> What the task requires:
Continue the passage below about the OIG advisory opinion on the pediatric clinic's cost-sharing waivers, picking up after its final sentence.

> Source extract:
= Beginning of Section =

On January 14, 2019, the Health and Human Services Office of Inspector General (OIG) published the favorable Advisory Opinion 19-01 allowing a charitable pediatric clinic (“Clinic”) to routinely waive cost-sharing amounts for patients in financial need (“Arrangement”). OIG noted that the Arrangement did not meet the regulatory exception for permitted waivers of cost sharing amounts under the Civil Monetary Penalties Law (CMP), but ultimately decided not to impose administrative sanctions in connection with the Arrangement.
The Clinic provides medical, psychiatric and dental care to children in an area designated a Health Professional Shortage Area for Primary Care, Dental Care, and Mental Health, and is located just a few blocks away from a designated Medically Underserved Area. Most of the Clinic’s patients are low-income and covered by state insurance programs having no cost-sharing obligation. Under the Arrangement, the Clinic waives Federal health care program cost-sharing amounts for the percentage of TRICARE and Medicare beneficiaries not covered by a state insurance program.

= End of Section =

> Collected data:
= Beginning of Section =

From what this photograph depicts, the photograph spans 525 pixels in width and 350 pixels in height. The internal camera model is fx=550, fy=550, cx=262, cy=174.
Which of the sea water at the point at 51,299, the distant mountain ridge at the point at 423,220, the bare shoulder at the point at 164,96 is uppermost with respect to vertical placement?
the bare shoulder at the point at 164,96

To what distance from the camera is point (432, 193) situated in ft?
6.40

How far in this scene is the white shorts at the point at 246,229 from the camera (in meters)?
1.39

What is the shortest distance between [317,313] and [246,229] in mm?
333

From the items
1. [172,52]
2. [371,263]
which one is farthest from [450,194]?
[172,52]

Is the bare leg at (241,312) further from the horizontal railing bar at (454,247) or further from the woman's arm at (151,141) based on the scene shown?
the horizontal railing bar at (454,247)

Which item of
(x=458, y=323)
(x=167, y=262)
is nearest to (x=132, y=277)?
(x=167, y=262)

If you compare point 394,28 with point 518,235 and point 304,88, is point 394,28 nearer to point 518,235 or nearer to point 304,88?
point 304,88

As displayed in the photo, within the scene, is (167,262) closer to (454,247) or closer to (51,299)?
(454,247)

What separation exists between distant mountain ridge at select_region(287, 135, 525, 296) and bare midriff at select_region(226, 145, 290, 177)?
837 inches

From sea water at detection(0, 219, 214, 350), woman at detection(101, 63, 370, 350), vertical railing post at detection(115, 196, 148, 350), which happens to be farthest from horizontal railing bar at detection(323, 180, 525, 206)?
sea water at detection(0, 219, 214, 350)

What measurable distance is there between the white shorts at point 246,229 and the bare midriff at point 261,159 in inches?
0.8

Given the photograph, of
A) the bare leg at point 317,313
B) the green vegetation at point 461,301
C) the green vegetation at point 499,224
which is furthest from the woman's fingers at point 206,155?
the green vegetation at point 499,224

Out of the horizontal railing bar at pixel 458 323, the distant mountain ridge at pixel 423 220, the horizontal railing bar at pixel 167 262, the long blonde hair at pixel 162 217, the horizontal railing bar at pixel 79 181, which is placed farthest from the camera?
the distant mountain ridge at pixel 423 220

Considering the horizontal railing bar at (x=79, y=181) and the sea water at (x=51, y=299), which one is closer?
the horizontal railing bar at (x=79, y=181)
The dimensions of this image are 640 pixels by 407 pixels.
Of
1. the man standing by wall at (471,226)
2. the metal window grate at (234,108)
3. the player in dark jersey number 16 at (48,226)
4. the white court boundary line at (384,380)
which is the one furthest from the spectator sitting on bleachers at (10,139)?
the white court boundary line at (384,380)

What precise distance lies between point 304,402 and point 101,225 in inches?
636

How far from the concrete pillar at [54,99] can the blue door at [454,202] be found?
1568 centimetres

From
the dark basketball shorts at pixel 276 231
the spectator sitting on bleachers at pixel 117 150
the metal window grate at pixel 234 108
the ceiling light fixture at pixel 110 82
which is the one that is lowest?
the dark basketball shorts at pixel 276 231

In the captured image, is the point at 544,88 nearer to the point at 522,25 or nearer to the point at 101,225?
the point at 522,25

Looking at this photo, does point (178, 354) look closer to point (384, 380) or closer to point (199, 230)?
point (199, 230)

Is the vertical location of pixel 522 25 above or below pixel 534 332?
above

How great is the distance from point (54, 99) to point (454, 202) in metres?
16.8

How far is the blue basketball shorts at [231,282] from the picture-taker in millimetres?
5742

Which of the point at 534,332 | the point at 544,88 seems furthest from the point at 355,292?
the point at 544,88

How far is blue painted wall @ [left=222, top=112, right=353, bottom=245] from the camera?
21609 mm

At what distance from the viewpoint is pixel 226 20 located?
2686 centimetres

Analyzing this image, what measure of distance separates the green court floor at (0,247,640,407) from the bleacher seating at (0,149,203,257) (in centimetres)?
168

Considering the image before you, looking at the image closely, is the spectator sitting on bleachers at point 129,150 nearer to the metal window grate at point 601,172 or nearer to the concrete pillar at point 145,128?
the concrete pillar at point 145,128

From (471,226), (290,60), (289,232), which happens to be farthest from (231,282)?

= End of Section =

> Output below:
The CMP regulations carve out certain permitted cost-sharing waivers from the definition of “remuneration” under the CMP. To fall within the exception, the waivers must be offered to patients in financial need, not offered through any advertisement or solicitation, not offered routinely, and made following an individual determination of financial need. On review, OIG determined the Arrangement did not meet the exception, because the Clinic routinely provides waivers, and does not individually verify financial need for such patients. According to the OIG, “We consider [Clinic’s] waiver of cost-sharing amounts under the Arrangement to be routine because it waives cost-sharing amounts for 100 percent of its patients to whom they apply. The fact that [Clinic] waives Federal health care program cost-sharing obligations for a very few patients in the aggregate does not make the waivers any less routine.”
Nevertheless, OIG determined there was low risk of fraud and abuse in the Arrangement, citing facts including: the Clinic does not provide the cost-sharing waivers through advertisement or solicitation, provider compensation is not based on the volume or value of referrals, the delivery of services is not tied to other Federally-reimbursed services, and the Clinic does not shift the waived cost-sharing amounts to other payors. In addition, OIG acknowledges that the lack of alternative providers in the area likely brings patients to the Clinic, rather than the cost-sharing waiver.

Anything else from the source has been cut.